— Знаешь, почему ты не должна ходить? Чтобы я был нужен тебе одним своим присутствием, благодаря которому ты сможешь и поесть, и попить, и сходить в туалет. Я не могу тебе позволить существовать без меня. Я же сдохну, любимая. Просто сдохну, как жалкое насекомое, что раздавили и не заметили, — я готов был долго рассказывать ей, насколько сильно её потребность во мне убивает во мне монстра, но мелодия мобильного в кармане отвлекла меня от важного. — Сам Господь не хочет видеть твою боль, любимая.
Ещё одно подтверждение тому, что в моих руках ангел. И пусть он не даст мне сорвать с него крылья.
Выхожу за дверь. Тяжело дыша, поднимаю трубку. Неужели.
— Да, — судорожно отвечаю я.
— Что, можешь меня поздравить, точнее я тебя поздравляю. Всё у меня на руках, получилось даже чуть раньше, чем планировалось. Так что жди с пилюлей после обеда и готовь бабки, как и обещал.
Вот и всё, моя сладкая, потерпи пару часов, и у тебя больше не будет никакого выбора, ни единой возможности. Только мои объятия. Только мои руки, ласкающие тебя ночами и днями. Только я, несущий тебя на руках везде, где только можно.
— Обязательно, Хэнк. Ты же меня знаешь.
Глава 34. Ты ведь не дашь ему ничего сделать со мной?
Господи, помоги мне прожить эти несколько часов в спокойствии. Не дай сойти с ума от предвкушения. Не дай погубить её до того, как она полностью станет мною зависима. Только эти злосчастные часы отделяют меня от нашей будущей счастливой жизни, в которой маленькая кукла — в моих руках, а крутить её, расчёсывать или переодевать — мои заботы и решения. Наконец не буду судорожно лететь домой, забивая себе голову мыслями о том, что она может встать, пройтись или вообще сбежать, спрыгнуть в окно от отчаяния и одиночества.
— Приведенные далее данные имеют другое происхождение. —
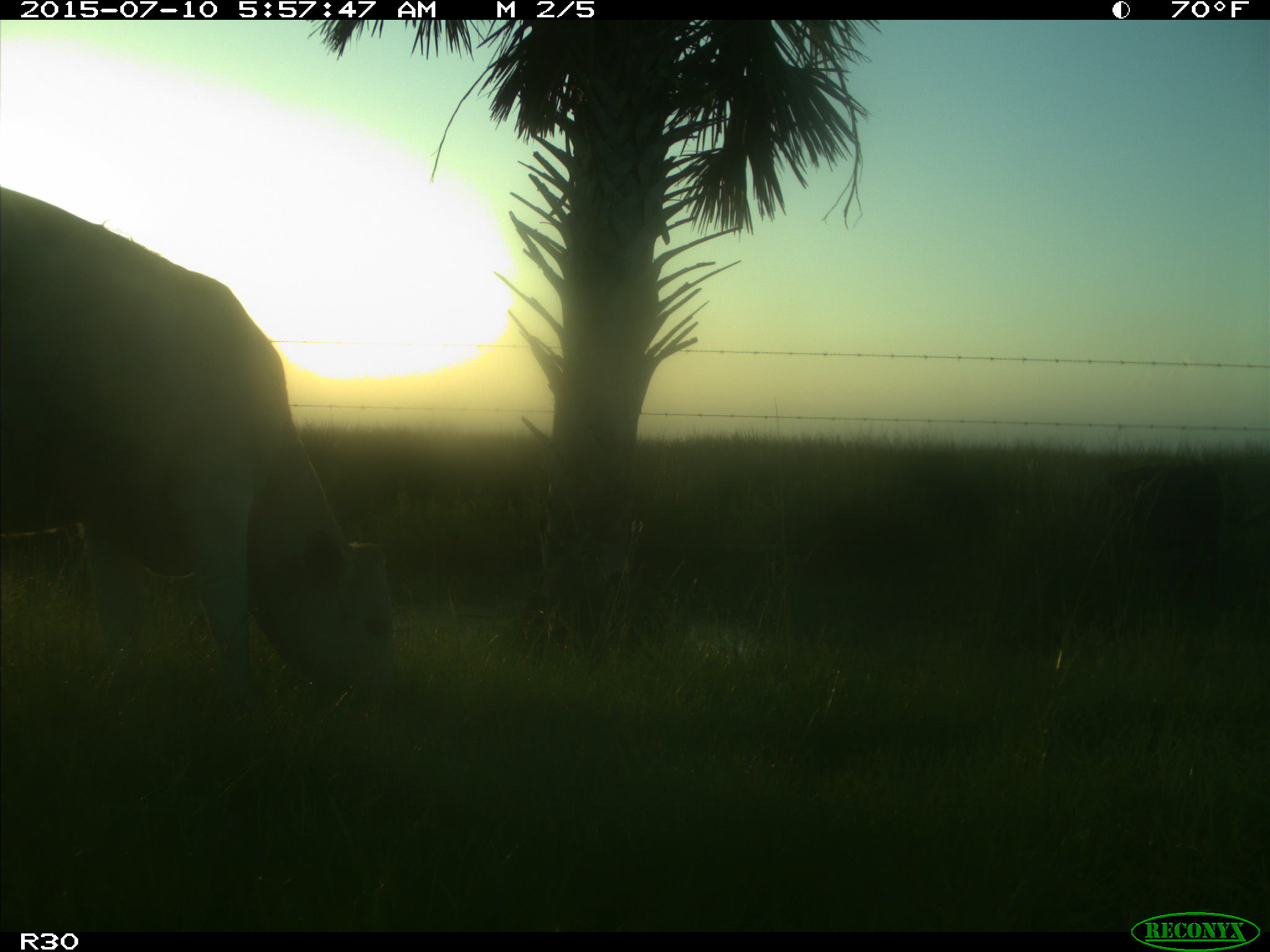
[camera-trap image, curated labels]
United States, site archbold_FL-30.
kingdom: Animalia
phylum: Chordata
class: Mammalia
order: Artiodactyla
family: Bovidae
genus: Bos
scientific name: Bos taurus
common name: domestic cow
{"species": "Bos taurus (domestic cow)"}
Но что делать с работой, когда она будет здесь одна, совсем одна, не в силах о себе позаботиться?
Это второй вопрос. Это не так важно сейчас. Важно дождаться.
Спокойно готовлю для неё обед, ещё ни разу не зайдя к ней обратно.
Пускай ревёт и истерит, это ничего уже не изменит.
Захожу в спальню с подносом. Кладу его на тумбочку. Лежит на животе, уткнувшись носом в подушку, плачет, тихо и смирно. Касаюсь её оголённой ноги.
— Милая, я хочу тебя порадовать, — произношу, разворачивая её к себе полностью. — Сегодня у нас с тобой ничего не будет, если ты не хочешь. Ты же не хочешь, правда?
Она смотрела на меня полными грусти и удивления глазами, заправляя клочки волос за уши, но они были настолько коротки, что возвращались обратно. Красавица. Может быть, когда-то мы дойдём до того, чтобы полностью избавиться от этих ненавистных мною волос. Вовсе как беззащитный младенец — без волос и ничего не умеющий, во всём окружённый опекой родителей, только вместо них — я.
— Нет, — дрожащим голосом отвечает Полин.
— Вот и славно. Тогда сейчас я покормлю тебя и переодену. У нас с тобой сегодня важный гость.
— Какой? — обеспокоено спросила Полин, прикрываясь одеялом.
— Увидишь.
Полин ела с моих рук, как и всегда. Ей ничего не надо было делать, только открывать рот. Возможно, когда-то мы дойдём и до того, что твои ручки, вверх моего блаженства, перестанут свою деятельность. Ведь что ты ими можешь сделать? Только утереть слёзки, но и для этого у тебя есть я.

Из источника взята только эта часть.